Sunday, May 5, 2013

A medical dictionary that tells the truth about quackery!

Most medical dictionaries that I've checked since getting into skepticism give credulous definitions of pseudomedical terms. For example, they'll say something like "acupuncture: ancient Chinese treatment that uses needles to unblock Qi flow in meridians", "homeopathy: system of medicine that treats ailments using small amounts of substances which produce the same symptoms", or "magnetic therapy: a type of therapy in which magnets are placed on the body to penetrate and correct the body's energy fields". (that last one is an exact quote from Medical Assisting: Administrative and Clinical Procedures with Anatomy & Physiology, 4e) For a while now I have been keeping an eye open for medical dictionaries which don't have this annoyance. But I finally found, completely serendipitously, Collins Dictionary of Medicine, 4th Edition, by Robert M. Youngson. I don't have my own copy yet (I was reading a friend's copy at school) so I can't give any quotes from it, but it's pretty awesome. Aside from the evidence-based approach, it also has entries on things like "ice-cream headache", so it's extra cool.
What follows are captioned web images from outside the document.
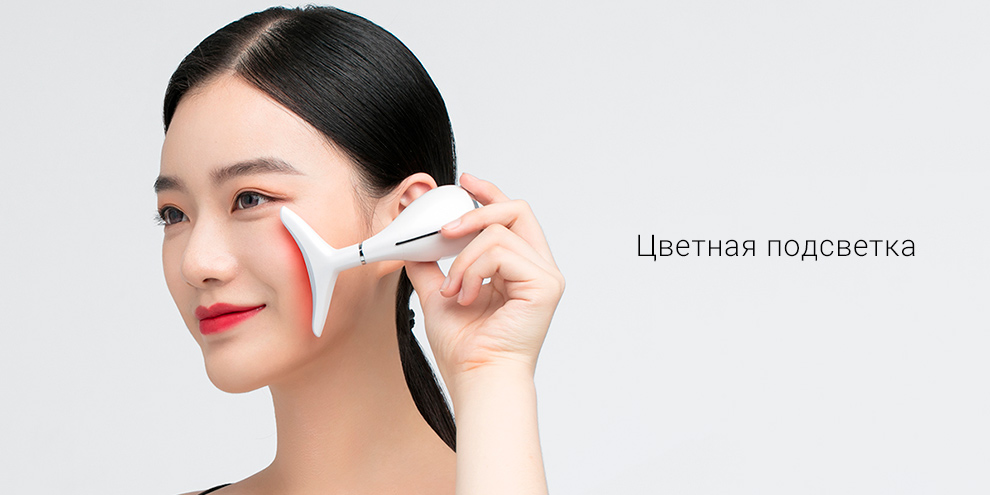 Массажер для шеи Xiaomi WellSkins Beauty Neck Instrument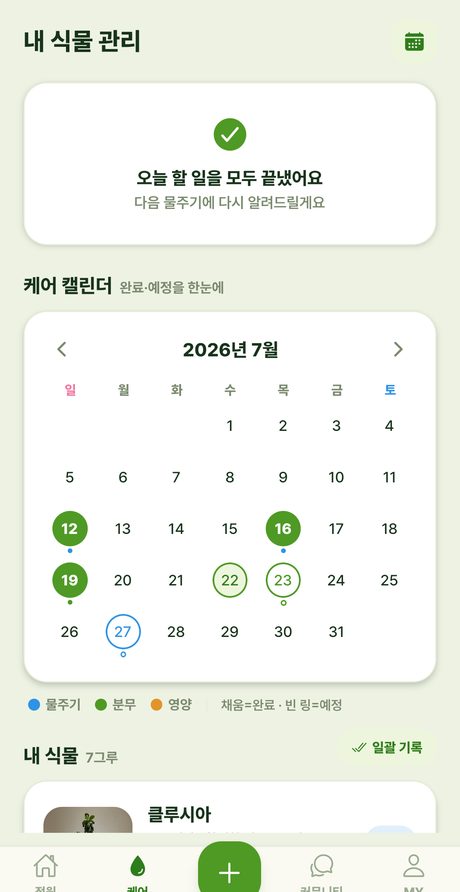 파릇 가족 정원 참여 화면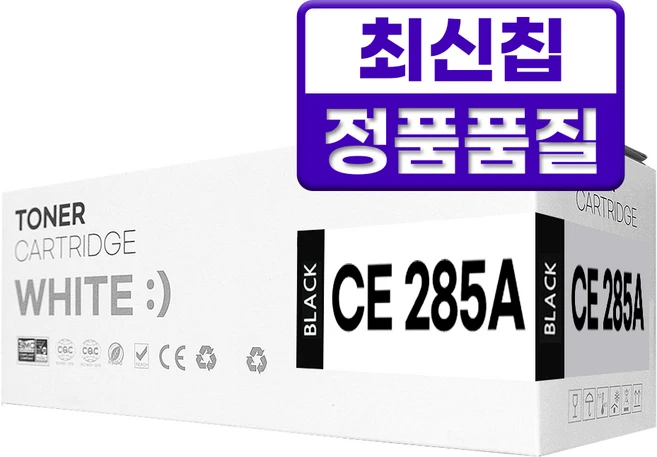 85A 호환토너 CE285A, 1개, 검정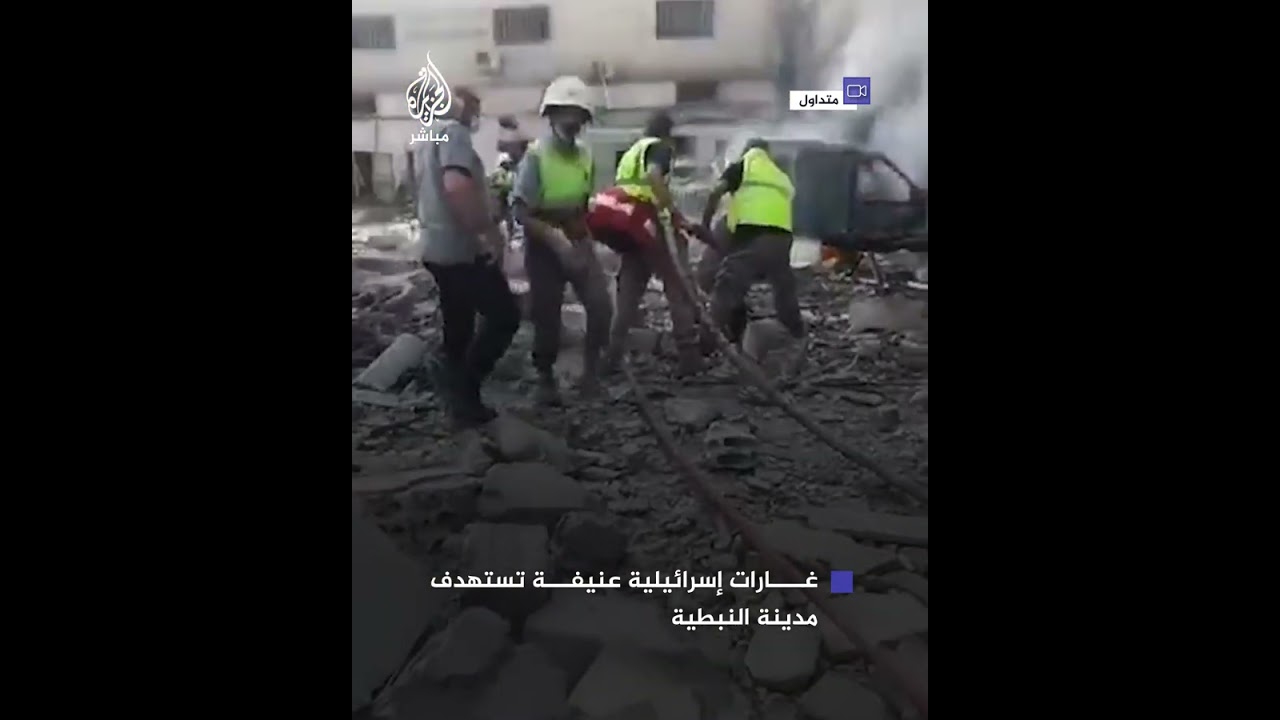 سلسلة غارات إسرائيلية عنيفة تستهدف مدينة #النبطية ومحيطها جنوبي #لبنان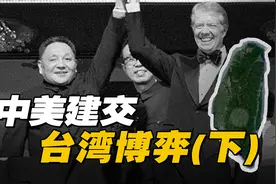 中美建交如何处理对台军售？为何美国一直在卖？图片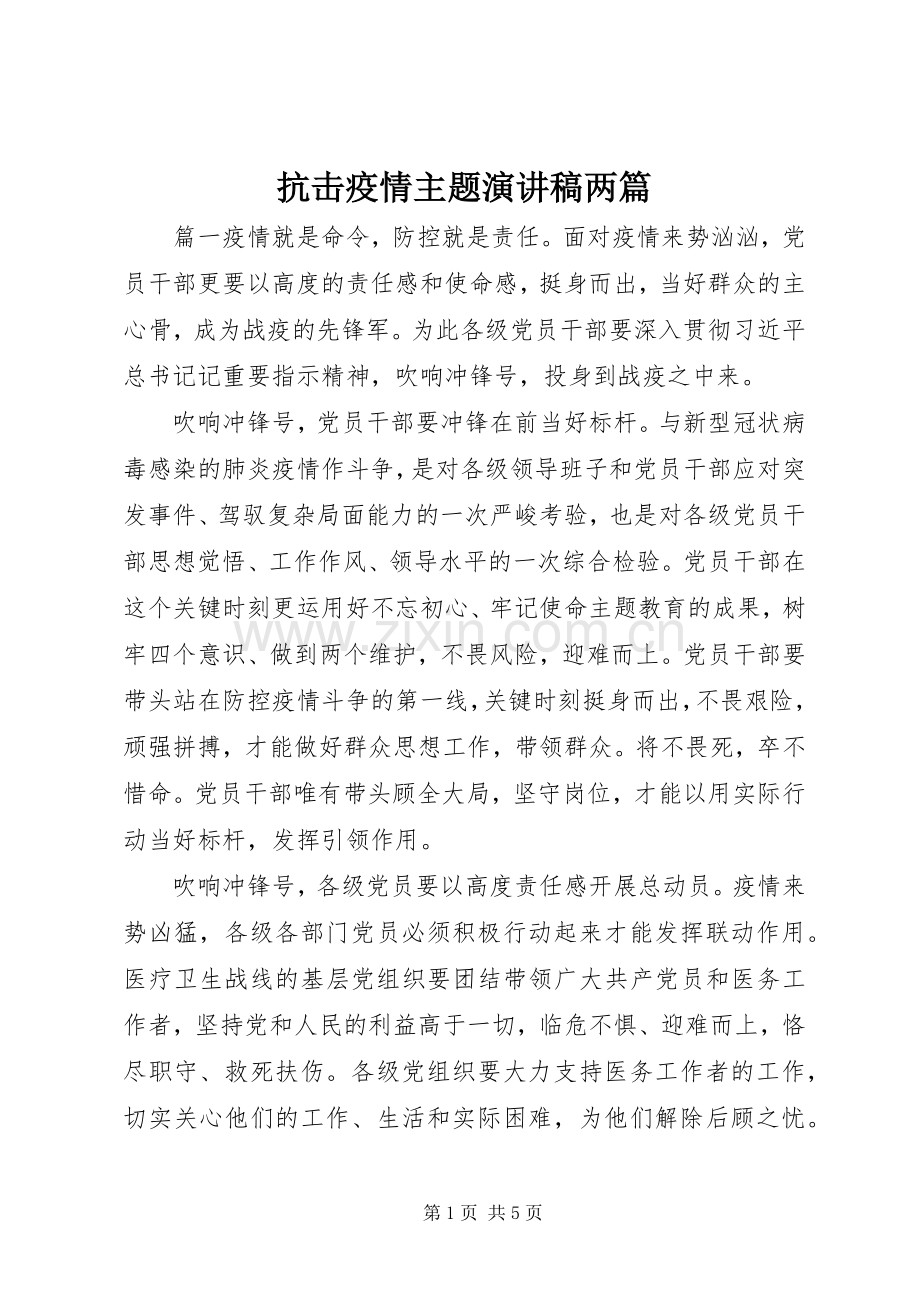 抗击疫情主题演讲稿范文两篇.docx_第1页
Unfortunately I am having a hard time finding it for sale online. There's an ebay auction but it's so I'm not sure if I can even buy it with my account, and then it would probably cost extra to ship it to my side of the pond. When I search Amazon for the ISBN, it comes up with Xdict of Medicine Pb by Youngson Robert M (Dec 15, 2011) (the actual book was printed in 2012) and the cover picture says Collins Dictionary of Mathematics, so I don't even know what the heck is going on there.